Please include in your homework submission:
The URL to the .Rmd file in your GitHub repository. and The URL for your rpubs.com web page
Load required packages
library(tidyr)
library(dplyr)
library(ggplot2)
airlinesUntidyDf<-read.csv("https://raw.githubusercontent.com/rathish-ps/Data607-Assignment/main/airlines.csv")
## Warning in read.table(file = file, header = header, sep = sep, quote
## = quote, : incomplete final line found by readTableHeader on 'https://
## raw.githubusercontent.com/rathish-ps/Data607-Assignment/main/airlines.csv'
airlinesUntidyDf
## Airline Arrival.Status Los.Angeles Phoenix San.Diego San.Fransisco Seattle
## 1 ALASKA on time 497 221 212 503 1841
## 2 ALASKA delayed 62 12 20 102 305
## 3 AM WEST on time 694 4840 383 320 201
## 4 AM WEST delayed 117 415 65 129 61
Transform the data from wide format to long format
#Move the destination columns (3 to 7) from the untidy data frame into single destination column
#wide data into longer format and then widen the Arrival Status into separate columns
airlinesDf <- gather(airlinesUntidyDf,Destination, delays, 3:7) %>%spread(2,4)
airlinesDf
## Airline Destination delayed on time
## 1 ALASKA Los.Angeles 62 497
## 2 ALASKA Phoenix 12 221
## 3 ALASKA San.Diego 20 212
## 4 ALASKA San.Fransisco 102 503
## 5 ALASKA Seattle 305 1841
## 6 AM WEST Los.Angeles 117 694
## 7 AM WEST Phoenix 415 4840
## 8 AM WEST San.Diego 65 383
## 9 AM WEST San.Fransisco 129 320
## 10 AM WEST Seattle 61 201
Add additional columns for total , percentages for On time and delays
#Add additional columns for total flights , on time and delayed percentages
airlinesTfDf <- airlinesDf %>%
mutate(total = delayed + `on time`,prcntOnTime = round(100 * `on time` / total, 2), prcntDelayed = round(delayed / total * 100, 2))
airlinesTfDf
## Airline Destination delayed on time total prcntOnTime prcntDelayed
## 1 ALASKA Los.Angeles 62 497 559 88.91 11.09
## 2 ALASKA Phoenix 12 221 233 94.85 5.15
## 3 ALASKA San.Diego 20 212 232 91.38 8.62
## 4 ALASKA San.Fransisco 102 503 605 83.14 16.86
## 5 ALASKA Seattle 305 1841 2146 85.79 14.21
## 6 AM WEST Los.Angeles 117 694 811 85.57 14.43
## 7 AM WEST Phoenix 415 4840 5255 92.10 7.90
## 8 AM WEST San.Diego 65 383 448 85.49 14.51
## 9 AM WEST San.Fransisco 129 320 449 71.27 28.73
## 10 AM WEST Seattle 61 201 262 76.72 23.28
#summary(airlinesTfDf)
#Create a summary record for each airline
airlineSummaryDf <- airlinesTfDf %>%
group_by(Airline) %>%
summarise(totalDelayed = sum(delayed), totalOnTime = sum(`on time`), totalFlights = sum(total))
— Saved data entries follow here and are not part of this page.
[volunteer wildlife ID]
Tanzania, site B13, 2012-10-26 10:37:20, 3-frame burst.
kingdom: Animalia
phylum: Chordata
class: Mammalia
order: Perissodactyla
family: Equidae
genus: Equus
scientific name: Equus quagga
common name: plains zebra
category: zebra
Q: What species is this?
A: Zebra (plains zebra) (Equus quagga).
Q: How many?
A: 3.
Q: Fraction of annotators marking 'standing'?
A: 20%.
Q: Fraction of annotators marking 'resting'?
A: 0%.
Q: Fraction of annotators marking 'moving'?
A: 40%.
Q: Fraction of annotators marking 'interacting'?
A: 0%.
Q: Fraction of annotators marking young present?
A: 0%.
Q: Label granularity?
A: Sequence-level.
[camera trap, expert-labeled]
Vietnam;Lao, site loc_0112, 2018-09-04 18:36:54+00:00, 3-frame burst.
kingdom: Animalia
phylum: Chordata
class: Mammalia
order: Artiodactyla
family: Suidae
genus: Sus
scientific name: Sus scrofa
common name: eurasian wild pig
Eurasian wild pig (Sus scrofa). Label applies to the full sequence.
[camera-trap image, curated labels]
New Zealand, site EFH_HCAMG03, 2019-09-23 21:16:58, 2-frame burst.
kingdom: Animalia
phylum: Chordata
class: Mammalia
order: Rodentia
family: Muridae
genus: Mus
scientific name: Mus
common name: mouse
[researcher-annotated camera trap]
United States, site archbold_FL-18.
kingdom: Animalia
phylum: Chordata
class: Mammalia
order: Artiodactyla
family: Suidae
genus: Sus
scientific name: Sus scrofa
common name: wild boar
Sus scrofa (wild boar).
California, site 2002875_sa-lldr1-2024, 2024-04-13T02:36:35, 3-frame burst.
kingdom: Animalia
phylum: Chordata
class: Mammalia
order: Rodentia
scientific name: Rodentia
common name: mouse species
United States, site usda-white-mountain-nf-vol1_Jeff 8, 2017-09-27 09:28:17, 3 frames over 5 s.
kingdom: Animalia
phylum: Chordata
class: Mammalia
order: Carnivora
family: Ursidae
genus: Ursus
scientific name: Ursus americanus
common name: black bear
# Add additional columns for percentage - on-time and delayed flights
airlineSummaryDf<- airlineSummaryDf %>% mutate(percentOntime = round(totalOnTime/totalFlights * 100, 2),percentDelayed = round(totalDelayed/totalFlights * 100, 2))
airlineSummaryDf
## # A tibble: 2 x 6
## Airline totalDelayed totalOnTime totalFlights percentOntime percentDelayed
## <chr> <int> <int> <int> <dbl> <dbl>
## 1 ALASKA 501 3274 3775 86.7 13.3
## 2 AM WEST 787 6438 7225 89.1 10.9
Bar plot for each destination by Airline
#bar plot for ontime flights
plt <- ggplot(airlinesTfDf, aes(y=prcntOnTime , x = Airline, color = Airline, fill = Airline)) +
geom_bar( stat = "identity") +
geom_text(aes(label = prcntOnTime ), vjust = -.35) +
ylim(0, 95) +
facet_wrap(~Destination) +
ylab("Percentage - On time Flights") +
ggtitle("Percentage of On time Flights / Airline / Destination")
plt
# bar plot for delayed flights
plt1 <- ggplot(airlinesTfDf, aes(y=prcntDelayed, x = Airline, color = Airline, fill = Airline)) +
geom_bar( stat = "identity") +
geom_text(aes(label = prcntDelayed), vjust = -.35) +
ylim(0, 30) +
facet_wrap(~Destination) +
ylab("Percentage - Delayed Flights") +
ggtitle("Percentage of Delayed Flights / Airline / Destination")
plt1
It is clear from the summary data that ‘ALASKA’ airline has more percentage delay than ‘AM WEST’ airline ,even though ‘AM WEST’ has more percentage delay for each destination. This is mostly because of the number of flights operated by each airline to different destinations are different.